The offering was made pursuant to our registration statement on Form S-3 (File No. 333-210974), which was declared effective by the Securities and Exchange Commission (“SEC”) on May 13, 2016, and a prospectus supplement thereunder. A copy of the opinion of Cooley LLP relating to the legality of the issuance and sale of the shares in the offering is attached to this report as Exhibit 5.1.



On January 9, 2018 , we issued a press release announcing the offering, and on January 10, 2018 , we issued a press release announcing the pricing of the offering.
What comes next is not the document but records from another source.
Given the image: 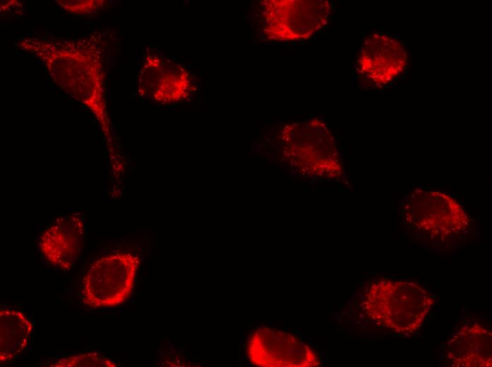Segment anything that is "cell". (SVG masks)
Segmentation results:
<instances>
[{
  "instance_id": "cell-1",
  "label": "cell",
  "mask_w": 492,
  "mask_h": 367,
  "mask_svg": "<svg viewBox=\"0 0 492 367\" xmlns=\"http://www.w3.org/2000/svg\"><path fill=\"white\" fill-rule=\"evenodd\" d=\"M433 304L431 294L419 283L382 279L370 286L362 307L376 325L409 334L423 325Z\"/></svg>"
},
{
  "instance_id": "cell-2",
  "label": "cell",
  "mask_w": 492,
  "mask_h": 367,
  "mask_svg": "<svg viewBox=\"0 0 492 367\" xmlns=\"http://www.w3.org/2000/svg\"><path fill=\"white\" fill-rule=\"evenodd\" d=\"M139 265V257L127 251L108 254L95 260L82 280L83 303L102 308L124 303L132 292Z\"/></svg>"
},
{
  "instance_id": "cell-3",
  "label": "cell",
  "mask_w": 492,
  "mask_h": 367,
  "mask_svg": "<svg viewBox=\"0 0 492 367\" xmlns=\"http://www.w3.org/2000/svg\"><path fill=\"white\" fill-rule=\"evenodd\" d=\"M264 2V32L274 41L308 39L327 24L331 13L330 4L325 0Z\"/></svg>"
},
{
  "instance_id": "cell-4",
  "label": "cell",
  "mask_w": 492,
  "mask_h": 367,
  "mask_svg": "<svg viewBox=\"0 0 492 367\" xmlns=\"http://www.w3.org/2000/svg\"><path fill=\"white\" fill-rule=\"evenodd\" d=\"M407 224L433 236L458 234L469 225L462 205L445 193L418 189L408 195L403 206Z\"/></svg>"
},
{
  "instance_id": "cell-5",
  "label": "cell",
  "mask_w": 492,
  "mask_h": 367,
  "mask_svg": "<svg viewBox=\"0 0 492 367\" xmlns=\"http://www.w3.org/2000/svg\"><path fill=\"white\" fill-rule=\"evenodd\" d=\"M247 357L261 367H314L320 364L317 353L294 335L260 327L250 335Z\"/></svg>"
},
{
  "instance_id": "cell-6",
  "label": "cell",
  "mask_w": 492,
  "mask_h": 367,
  "mask_svg": "<svg viewBox=\"0 0 492 367\" xmlns=\"http://www.w3.org/2000/svg\"><path fill=\"white\" fill-rule=\"evenodd\" d=\"M85 234V224L81 214L66 215L58 218L42 234L40 251L51 265L68 270L81 255Z\"/></svg>"
},
{
  "instance_id": "cell-7",
  "label": "cell",
  "mask_w": 492,
  "mask_h": 367,
  "mask_svg": "<svg viewBox=\"0 0 492 367\" xmlns=\"http://www.w3.org/2000/svg\"><path fill=\"white\" fill-rule=\"evenodd\" d=\"M361 73L378 85L398 77L407 64L406 51L394 37L380 33L369 35L363 42L358 60Z\"/></svg>"
},
{
  "instance_id": "cell-8",
  "label": "cell",
  "mask_w": 492,
  "mask_h": 367,
  "mask_svg": "<svg viewBox=\"0 0 492 367\" xmlns=\"http://www.w3.org/2000/svg\"><path fill=\"white\" fill-rule=\"evenodd\" d=\"M492 333L479 324L462 327L447 344V357L457 367H491Z\"/></svg>"
},
{
  "instance_id": "cell-9",
  "label": "cell",
  "mask_w": 492,
  "mask_h": 367,
  "mask_svg": "<svg viewBox=\"0 0 492 367\" xmlns=\"http://www.w3.org/2000/svg\"><path fill=\"white\" fill-rule=\"evenodd\" d=\"M30 318L16 308L0 311V362L11 363L28 348L33 337Z\"/></svg>"
},
{
  "instance_id": "cell-10",
  "label": "cell",
  "mask_w": 492,
  "mask_h": 367,
  "mask_svg": "<svg viewBox=\"0 0 492 367\" xmlns=\"http://www.w3.org/2000/svg\"><path fill=\"white\" fill-rule=\"evenodd\" d=\"M49 366L52 367H115L117 365L100 353L88 352L60 358Z\"/></svg>"
}]
</instances>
Copies of these press releases are attached to this report as Exhibits 99.3 and 99.4, respectively.



The Engagement Letter and the Purchase Agreements contain customary representations, warranties and agreements by us, were made only for purposes of such agreements and as of specific dates, were solely for the benefit of the other parties to such agreements, and may be subject to limitations agreed upon by such parties.



The foregoing descriptions of the Engagement Letter and the Purchase Agreements are not complete and are qualified in their entireties by reference to the full text of the respective agreements.